* WRITTEN EXERCISE:
Please copy the whole listing below line for line, leaving out the pictures.

:::

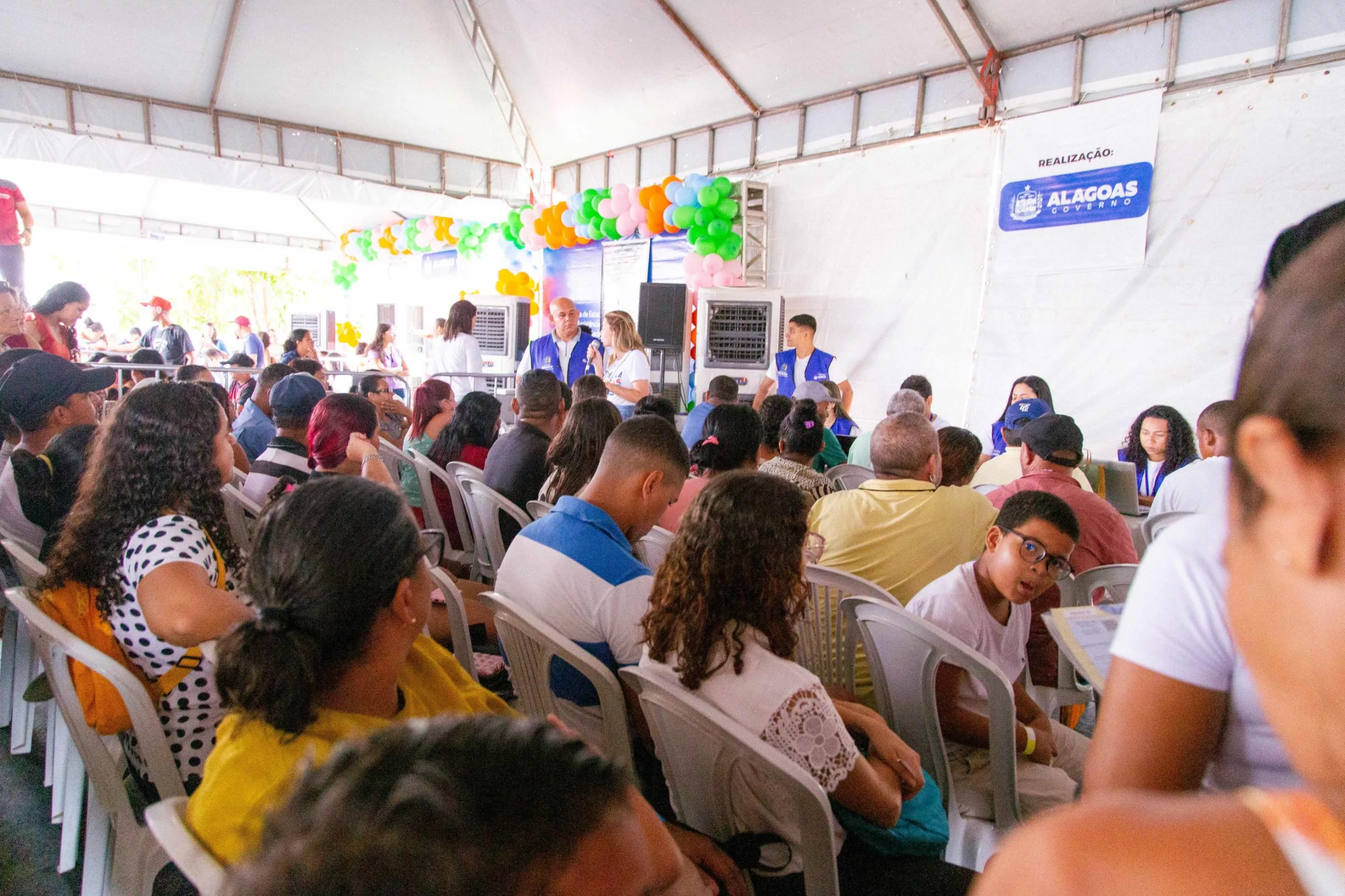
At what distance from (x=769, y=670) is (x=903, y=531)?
1.09 metres

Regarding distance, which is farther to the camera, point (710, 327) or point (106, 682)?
point (710, 327)

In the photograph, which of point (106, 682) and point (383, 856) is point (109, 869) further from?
point (383, 856)

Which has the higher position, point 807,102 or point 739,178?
point 807,102

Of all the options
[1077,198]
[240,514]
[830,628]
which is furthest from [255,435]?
[1077,198]

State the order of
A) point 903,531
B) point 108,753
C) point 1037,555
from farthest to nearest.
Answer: point 903,531 → point 1037,555 → point 108,753

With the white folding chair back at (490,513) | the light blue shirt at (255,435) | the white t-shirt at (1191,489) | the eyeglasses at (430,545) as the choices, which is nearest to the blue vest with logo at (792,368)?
the white t-shirt at (1191,489)

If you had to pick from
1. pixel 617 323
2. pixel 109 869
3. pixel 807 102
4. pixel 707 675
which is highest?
pixel 807 102

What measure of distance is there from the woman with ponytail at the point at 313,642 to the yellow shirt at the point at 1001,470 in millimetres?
3223

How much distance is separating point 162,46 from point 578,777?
30.1 feet

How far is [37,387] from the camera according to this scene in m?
2.52

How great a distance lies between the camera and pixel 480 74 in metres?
8.62

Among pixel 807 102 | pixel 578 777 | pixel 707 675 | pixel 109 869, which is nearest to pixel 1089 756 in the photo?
pixel 578 777

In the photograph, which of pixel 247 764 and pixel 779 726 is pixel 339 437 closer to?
pixel 247 764

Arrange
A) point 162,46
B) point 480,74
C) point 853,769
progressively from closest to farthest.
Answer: point 853,769 → point 162,46 → point 480,74
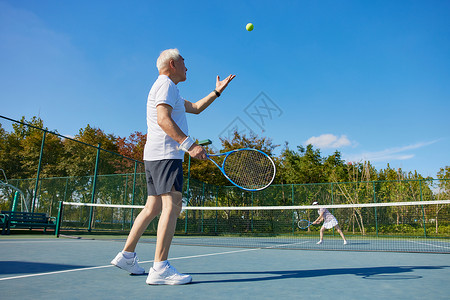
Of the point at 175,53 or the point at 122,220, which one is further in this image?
the point at 122,220

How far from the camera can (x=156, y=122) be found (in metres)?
2.70

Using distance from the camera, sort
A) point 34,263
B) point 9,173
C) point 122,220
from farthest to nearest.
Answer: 1. point 9,173
2. point 122,220
3. point 34,263

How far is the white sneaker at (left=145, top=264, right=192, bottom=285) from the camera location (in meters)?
2.32

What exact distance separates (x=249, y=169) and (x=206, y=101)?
2.53 m

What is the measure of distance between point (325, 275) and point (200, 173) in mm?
16998

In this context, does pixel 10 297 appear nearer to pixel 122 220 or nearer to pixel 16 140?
pixel 122 220

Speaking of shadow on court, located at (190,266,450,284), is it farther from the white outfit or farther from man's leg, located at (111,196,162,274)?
the white outfit

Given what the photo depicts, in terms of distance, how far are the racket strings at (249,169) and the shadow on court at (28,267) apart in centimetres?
240

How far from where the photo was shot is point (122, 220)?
13.9 metres

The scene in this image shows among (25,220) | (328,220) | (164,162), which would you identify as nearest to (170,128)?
(164,162)

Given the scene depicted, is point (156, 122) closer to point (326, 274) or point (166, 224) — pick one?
point (166, 224)

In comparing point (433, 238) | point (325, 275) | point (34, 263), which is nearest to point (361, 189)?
point (433, 238)

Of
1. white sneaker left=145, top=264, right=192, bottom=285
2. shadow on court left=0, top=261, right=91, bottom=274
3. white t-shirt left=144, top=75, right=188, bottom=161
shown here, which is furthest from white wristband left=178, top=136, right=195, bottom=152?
shadow on court left=0, top=261, right=91, bottom=274

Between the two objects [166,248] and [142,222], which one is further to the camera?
[142,222]
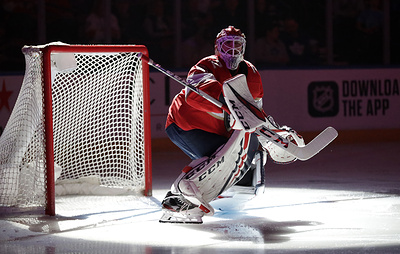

:::

* WRITTEN ANSWER:
At what distance from (x=769, y=670) is (x=903, y=531)?
1.09 metres

Regarding distance, which is farther to the camera, point (710, 327) or point (106, 682)?
point (710, 327)

In the photograph, which of point (106, 682) and point (383, 856) is point (109, 869) further from?
point (383, 856)

Which has the higher position, point 807,102 or point 739,178?
point 807,102

Of all the options
[1077,198]
[240,514]
[830,628]
which is furthest from [255,435]?
[1077,198]

State the order of
A) point 903,531
B) point 108,753
C) point 1037,555
from farthest to nearest.
Answer: point 903,531 → point 1037,555 → point 108,753

With the white folding chair back at (490,513) | the light blue shirt at (255,435) | the white t-shirt at (1191,489) | the eyeglasses at (430,545) as the choices, which is nearest to the blue vest with logo at (792,368)?
the white t-shirt at (1191,489)

If you had to pick from
1. pixel 617 323
2. pixel 109 869
3. pixel 807 102
4. pixel 707 675
which is highest?
pixel 807 102

What measure of distance is there from the woman with ponytail at the point at 313,642 to the yellow shirt at the point at 1001,470 in millimetres?
3223

How much distance is separating point 162,46 from point 578,777?
30.1 feet

How far is [37,387] from the camera according to this scene in m?
2.52

How great a distance lies between the camera and pixel 480 74 in metres?
8.62

Among pixel 807 102 | pixel 578 777 | pixel 707 675 | pixel 109 869, which is nearest to pixel 1089 756 in the photo?
pixel 578 777

In the photograph, which of pixel 247 764 and pixel 779 726 is pixel 339 437 closer to?
pixel 247 764

Arrange
A) point 162,46
B) point 480,74
C) point 853,769
progressively from closest to farthest.
Answer: point 853,769 → point 162,46 → point 480,74
Of the point at 175,53 or the point at 122,220, which one is further in this image?
the point at 122,220

How far from the camera can (x=156, y=122) be found (in metres)?
2.70

Using distance from the camera, sort
A) point 34,263
B) point 9,173
C) point 122,220
from farthest to nearest.
Answer: 1. point 9,173
2. point 122,220
3. point 34,263

How far is the white sneaker at (left=145, top=264, right=192, bottom=285) from the camera location (in meters)?
2.32

What exact distance separates (x=249, y=169) and (x=206, y=101)?
2.53 m

What is the measure of distance between point (325, 275) and point (200, 173) in mm?
16998

In this context, does pixel 10 297 appear nearer to pixel 122 220 or nearer to pixel 16 140?
pixel 122 220

Speaking of shadow on court, located at (190,266,450,284), is it farther from the white outfit or farther from man's leg, located at (111,196,162,274)?
the white outfit

Given what the photo depicts, in terms of distance, how far are the racket strings at (249,169) and the shadow on court at (28,267) apart in centimetres?
240

How far from where the photo was shot is point (122, 220)?
13.9 metres

The scene in this image shows among (25,220) | (328,220) | (164,162), which would you identify as nearest to (170,128)?
(164,162)

Given the scene depicted, is point (156, 122) closer to point (326, 274) or point (166, 224) — pick one?
point (166, 224)

In comparing point (433, 238) | point (325, 275) | point (34, 263), which is nearest to point (361, 189)?
point (433, 238)

Of
1. white sneaker left=145, top=264, right=192, bottom=285
2. shadow on court left=0, top=261, right=91, bottom=274
3. white t-shirt left=144, top=75, right=188, bottom=161
shown here, which is furthest from white wristband left=178, top=136, right=195, bottom=152?
shadow on court left=0, top=261, right=91, bottom=274

Between the two objects [166,248] and [142,222], which one is further to the camera?
[142,222]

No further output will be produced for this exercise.